If you use no other additive, you should at least be using B1. Vitamin B1, such as Thrive Alive, encourages root health and increases cell division. More cell division = more plant growth. B1 was the first additive I started using, and my plants grew noticeably bigger and healthier than they ever had before! The difference was so significant that I have never stopped using it since.
Next, I recommend liquid seaweed, which has over 42 different micro-nutrients in a fully chelated (immediately available) form. Using seaweed, plants stay green and healthy and never show any signs of nutrient deficiency. Even more important than the micro-nutrients are the plant hormones it contains! Hormones control plant growth and the use of many nutrients. For some reason, they are conspicuously missing from hydroponic nutrient formulas today. Adding a liquid seaweed like Maxicrop eliminates another layer of things that could go wrong in your hydro system.
Finally, Silica helps plants form a strong crystalline matrix at their core. Like bone marrow in people, this core matrix strengthens branches and increases a plants immune system. As a result plants are more resistant to pests, viruses, and fungus and also tend to produce heavier fruits, vegetables, and flowers on branches that support the extra weight.
At some point, you run the risk of doing more harm than good by adding too many additives. This is especially true with less experienced gardeners who are not completely sure of how the plants are using the substances (or why). Some additives are given to plants only once or twice at very specific times in the flowering period. Always learn as much as you can about an additive before you use it. It is also a good idea to consult a professional, such as your local hydroponic gardening store owner.
I recommend using the basic core nutrients with just a couple of additives until you become more knowledgeable and comfortable with your plants' life cycle, the additives, and their appropriate use. Vitamin B1, liquid seaweed, and Silica can all be used together in your nutrient solution without a problem and will benefit your plants throughout the entire growth cycle.

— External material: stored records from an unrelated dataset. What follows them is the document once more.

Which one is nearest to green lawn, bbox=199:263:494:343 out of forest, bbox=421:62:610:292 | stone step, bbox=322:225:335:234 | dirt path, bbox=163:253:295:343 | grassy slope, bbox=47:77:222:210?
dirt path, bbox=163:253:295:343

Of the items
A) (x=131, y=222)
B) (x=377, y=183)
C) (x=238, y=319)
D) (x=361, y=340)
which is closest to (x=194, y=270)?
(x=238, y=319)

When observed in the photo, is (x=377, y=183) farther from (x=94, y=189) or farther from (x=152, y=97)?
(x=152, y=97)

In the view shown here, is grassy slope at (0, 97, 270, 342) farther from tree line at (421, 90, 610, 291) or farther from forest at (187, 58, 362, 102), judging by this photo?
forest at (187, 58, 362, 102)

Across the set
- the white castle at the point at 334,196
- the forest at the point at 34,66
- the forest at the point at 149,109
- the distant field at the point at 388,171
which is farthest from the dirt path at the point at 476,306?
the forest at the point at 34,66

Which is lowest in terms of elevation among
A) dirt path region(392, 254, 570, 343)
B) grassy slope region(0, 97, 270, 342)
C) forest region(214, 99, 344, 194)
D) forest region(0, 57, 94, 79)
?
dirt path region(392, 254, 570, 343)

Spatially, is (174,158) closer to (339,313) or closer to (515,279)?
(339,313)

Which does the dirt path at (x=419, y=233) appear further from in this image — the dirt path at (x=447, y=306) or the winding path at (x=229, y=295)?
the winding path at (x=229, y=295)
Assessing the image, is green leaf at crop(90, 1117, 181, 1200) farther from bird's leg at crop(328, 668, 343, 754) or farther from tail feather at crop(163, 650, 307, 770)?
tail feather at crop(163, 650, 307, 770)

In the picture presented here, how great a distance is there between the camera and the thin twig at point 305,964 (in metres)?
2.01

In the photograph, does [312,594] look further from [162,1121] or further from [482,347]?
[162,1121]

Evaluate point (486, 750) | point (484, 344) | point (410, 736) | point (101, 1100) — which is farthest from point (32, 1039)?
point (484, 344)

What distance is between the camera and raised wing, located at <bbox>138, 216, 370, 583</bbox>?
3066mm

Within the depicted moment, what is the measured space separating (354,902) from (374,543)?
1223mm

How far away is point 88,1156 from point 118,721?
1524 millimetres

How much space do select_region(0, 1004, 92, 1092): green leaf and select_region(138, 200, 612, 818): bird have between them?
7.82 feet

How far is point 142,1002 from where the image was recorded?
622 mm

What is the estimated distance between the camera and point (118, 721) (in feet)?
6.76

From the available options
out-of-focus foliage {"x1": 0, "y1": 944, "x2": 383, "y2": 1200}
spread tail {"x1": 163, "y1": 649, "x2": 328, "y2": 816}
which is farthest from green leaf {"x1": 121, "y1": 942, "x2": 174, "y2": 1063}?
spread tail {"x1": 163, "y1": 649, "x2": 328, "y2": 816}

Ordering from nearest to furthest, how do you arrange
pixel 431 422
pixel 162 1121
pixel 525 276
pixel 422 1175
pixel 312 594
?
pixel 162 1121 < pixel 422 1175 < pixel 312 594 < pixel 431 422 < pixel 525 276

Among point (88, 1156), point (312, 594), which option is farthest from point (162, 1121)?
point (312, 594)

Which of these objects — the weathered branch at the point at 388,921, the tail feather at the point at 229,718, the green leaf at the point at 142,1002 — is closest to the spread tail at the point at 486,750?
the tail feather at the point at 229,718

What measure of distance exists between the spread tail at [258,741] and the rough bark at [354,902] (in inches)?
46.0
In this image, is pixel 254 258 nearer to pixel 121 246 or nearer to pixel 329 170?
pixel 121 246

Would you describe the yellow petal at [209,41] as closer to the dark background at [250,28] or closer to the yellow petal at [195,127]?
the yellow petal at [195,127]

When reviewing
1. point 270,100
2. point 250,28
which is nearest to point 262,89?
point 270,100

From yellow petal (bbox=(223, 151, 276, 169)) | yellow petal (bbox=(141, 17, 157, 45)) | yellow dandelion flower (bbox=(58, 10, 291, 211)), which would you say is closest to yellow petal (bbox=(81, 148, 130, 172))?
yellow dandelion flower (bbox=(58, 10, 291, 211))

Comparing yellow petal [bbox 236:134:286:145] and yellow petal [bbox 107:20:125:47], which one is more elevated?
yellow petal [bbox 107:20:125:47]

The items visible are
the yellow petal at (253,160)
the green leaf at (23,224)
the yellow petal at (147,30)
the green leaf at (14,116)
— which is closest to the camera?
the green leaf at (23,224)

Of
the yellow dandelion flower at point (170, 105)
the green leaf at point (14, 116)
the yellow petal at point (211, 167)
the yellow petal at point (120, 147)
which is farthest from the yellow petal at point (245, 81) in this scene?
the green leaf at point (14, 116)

If you are comfortable with your nutrients and additives, I recommend experimenting with humic acid as an additive. In organic gardening, humus forms the base upon which all plant life is built. Humic acid is a powerful chelater, which means it takes nutrients that are not in a usable form to your plants and changes them chemically into forms that are immediately available to your plants.

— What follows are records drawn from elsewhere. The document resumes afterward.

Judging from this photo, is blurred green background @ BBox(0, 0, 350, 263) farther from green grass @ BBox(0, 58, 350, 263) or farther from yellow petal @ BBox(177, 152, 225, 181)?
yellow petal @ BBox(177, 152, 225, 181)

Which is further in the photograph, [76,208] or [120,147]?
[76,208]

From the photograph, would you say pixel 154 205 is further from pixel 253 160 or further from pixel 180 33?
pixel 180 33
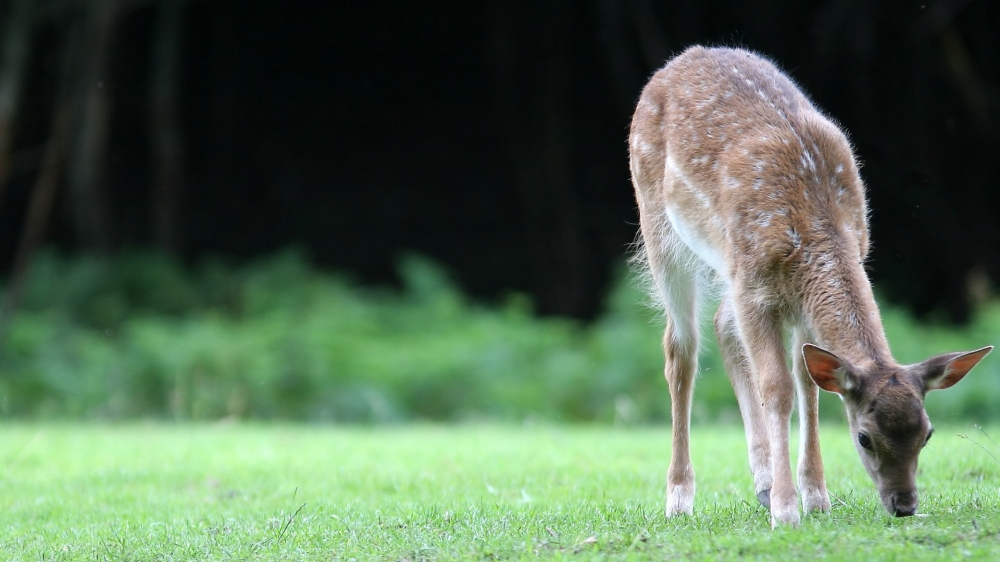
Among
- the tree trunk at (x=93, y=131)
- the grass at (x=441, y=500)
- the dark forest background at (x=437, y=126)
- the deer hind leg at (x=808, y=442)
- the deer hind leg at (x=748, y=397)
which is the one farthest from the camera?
the tree trunk at (x=93, y=131)

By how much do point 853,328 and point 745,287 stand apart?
575 millimetres

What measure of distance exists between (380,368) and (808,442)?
789cm

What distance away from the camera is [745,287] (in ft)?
18.1

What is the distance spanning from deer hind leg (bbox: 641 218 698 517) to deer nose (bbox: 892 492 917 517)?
141cm

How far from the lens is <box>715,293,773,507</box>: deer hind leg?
5852 millimetres

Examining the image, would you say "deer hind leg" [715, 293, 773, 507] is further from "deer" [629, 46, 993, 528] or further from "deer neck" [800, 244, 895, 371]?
"deer neck" [800, 244, 895, 371]

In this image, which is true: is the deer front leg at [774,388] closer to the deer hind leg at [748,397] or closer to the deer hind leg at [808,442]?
the deer hind leg at [808,442]

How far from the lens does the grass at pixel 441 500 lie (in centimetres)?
466

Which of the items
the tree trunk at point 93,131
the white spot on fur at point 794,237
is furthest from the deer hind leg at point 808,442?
the tree trunk at point 93,131

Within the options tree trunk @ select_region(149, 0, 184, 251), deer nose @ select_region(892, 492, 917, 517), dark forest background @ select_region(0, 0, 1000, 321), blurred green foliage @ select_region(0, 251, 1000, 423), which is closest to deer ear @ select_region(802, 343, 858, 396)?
deer nose @ select_region(892, 492, 917, 517)

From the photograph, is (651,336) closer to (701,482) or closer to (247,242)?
(701,482)

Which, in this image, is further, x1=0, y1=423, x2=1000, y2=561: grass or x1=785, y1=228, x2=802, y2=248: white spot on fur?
x1=785, y1=228, x2=802, y2=248: white spot on fur

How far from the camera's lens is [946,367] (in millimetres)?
4930

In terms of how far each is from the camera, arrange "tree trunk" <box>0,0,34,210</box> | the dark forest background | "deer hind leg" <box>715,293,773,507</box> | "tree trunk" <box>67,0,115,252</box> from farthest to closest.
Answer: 1. "tree trunk" <box>67,0,115,252</box>
2. "tree trunk" <box>0,0,34,210</box>
3. the dark forest background
4. "deer hind leg" <box>715,293,773,507</box>
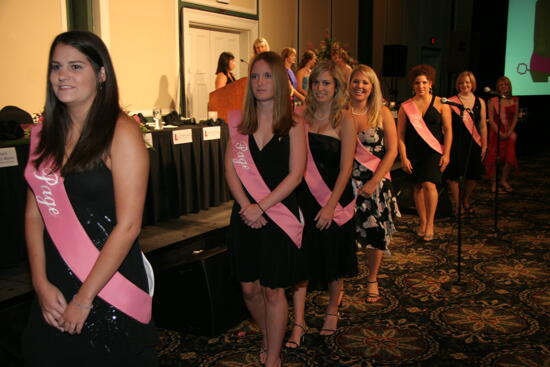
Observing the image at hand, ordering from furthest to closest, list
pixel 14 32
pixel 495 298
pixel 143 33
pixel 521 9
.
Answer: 1. pixel 521 9
2. pixel 143 33
3. pixel 14 32
4. pixel 495 298

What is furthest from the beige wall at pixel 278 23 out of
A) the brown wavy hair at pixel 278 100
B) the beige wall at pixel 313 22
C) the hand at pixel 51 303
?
the hand at pixel 51 303

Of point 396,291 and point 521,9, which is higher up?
point 521,9

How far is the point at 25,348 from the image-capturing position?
139 cm

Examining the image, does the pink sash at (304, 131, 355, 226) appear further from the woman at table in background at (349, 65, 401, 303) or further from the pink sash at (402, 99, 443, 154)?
the pink sash at (402, 99, 443, 154)

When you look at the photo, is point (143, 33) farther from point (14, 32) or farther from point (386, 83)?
point (386, 83)

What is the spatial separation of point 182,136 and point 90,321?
3295 mm

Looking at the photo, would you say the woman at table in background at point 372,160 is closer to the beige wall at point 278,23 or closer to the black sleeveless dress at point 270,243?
the black sleeveless dress at point 270,243

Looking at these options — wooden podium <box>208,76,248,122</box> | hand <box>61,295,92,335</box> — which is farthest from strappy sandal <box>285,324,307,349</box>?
wooden podium <box>208,76,248,122</box>

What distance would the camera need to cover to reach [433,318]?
2.91 metres

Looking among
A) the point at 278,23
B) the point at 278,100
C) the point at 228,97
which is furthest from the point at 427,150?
the point at 278,23

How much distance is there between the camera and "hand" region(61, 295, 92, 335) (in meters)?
1.31

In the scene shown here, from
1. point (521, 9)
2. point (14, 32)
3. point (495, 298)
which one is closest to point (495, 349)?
point (495, 298)

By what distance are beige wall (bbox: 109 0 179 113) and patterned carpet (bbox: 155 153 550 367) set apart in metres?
3.17

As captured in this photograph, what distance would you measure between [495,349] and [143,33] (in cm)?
475
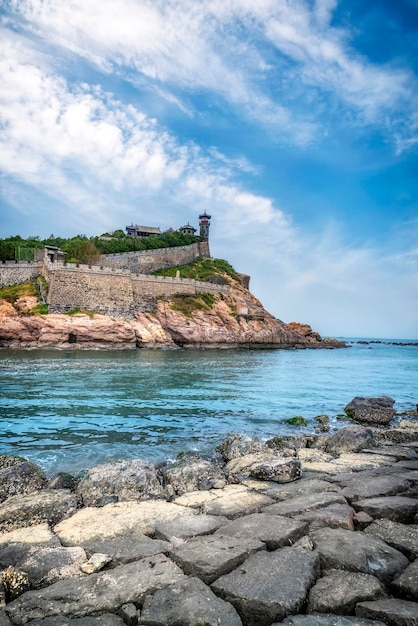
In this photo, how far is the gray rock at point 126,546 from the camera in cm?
430

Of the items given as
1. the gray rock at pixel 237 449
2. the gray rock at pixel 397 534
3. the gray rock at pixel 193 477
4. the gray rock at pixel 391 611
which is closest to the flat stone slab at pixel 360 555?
the gray rock at pixel 397 534

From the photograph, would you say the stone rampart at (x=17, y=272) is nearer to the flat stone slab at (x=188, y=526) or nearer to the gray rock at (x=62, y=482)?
the gray rock at (x=62, y=482)

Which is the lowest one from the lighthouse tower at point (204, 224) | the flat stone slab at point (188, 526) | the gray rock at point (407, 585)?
the flat stone slab at point (188, 526)

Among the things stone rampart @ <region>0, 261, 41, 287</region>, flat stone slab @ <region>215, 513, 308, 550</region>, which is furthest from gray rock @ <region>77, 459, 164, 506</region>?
stone rampart @ <region>0, 261, 41, 287</region>

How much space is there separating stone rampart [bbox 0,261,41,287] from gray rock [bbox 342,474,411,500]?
5144 cm

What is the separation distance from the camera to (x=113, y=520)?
17.4 feet

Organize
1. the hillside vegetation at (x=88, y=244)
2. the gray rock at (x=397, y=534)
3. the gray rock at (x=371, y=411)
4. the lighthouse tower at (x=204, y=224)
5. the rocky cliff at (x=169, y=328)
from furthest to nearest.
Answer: the lighthouse tower at (x=204, y=224), the hillside vegetation at (x=88, y=244), the rocky cliff at (x=169, y=328), the gray rock at (x=371, y=411), the gray rock at (x=397, y=534)

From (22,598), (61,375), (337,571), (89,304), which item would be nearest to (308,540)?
(337,571)

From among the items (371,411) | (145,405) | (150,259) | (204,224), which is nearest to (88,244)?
(150,259)

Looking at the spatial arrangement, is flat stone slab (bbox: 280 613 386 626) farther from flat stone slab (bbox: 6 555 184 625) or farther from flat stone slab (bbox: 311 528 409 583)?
flat stone slab (bbox: 6 555 184 625)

Using a humus additive, such as Liquid Karma, is a great way to add an earthy, organic quality to your hydroponic gardening system. Liquid Karma also contains carbohydrates, amino acids, lysine, and other substances with encourage your plants to pack on extra weight and produce more essential oils. You can use humic acid with vitamin B1, liquid seaweed, and Silica without creating a toxic situation, and the addition of humic acids will benefit your plants throughout the growing cycle (but especially during flowering).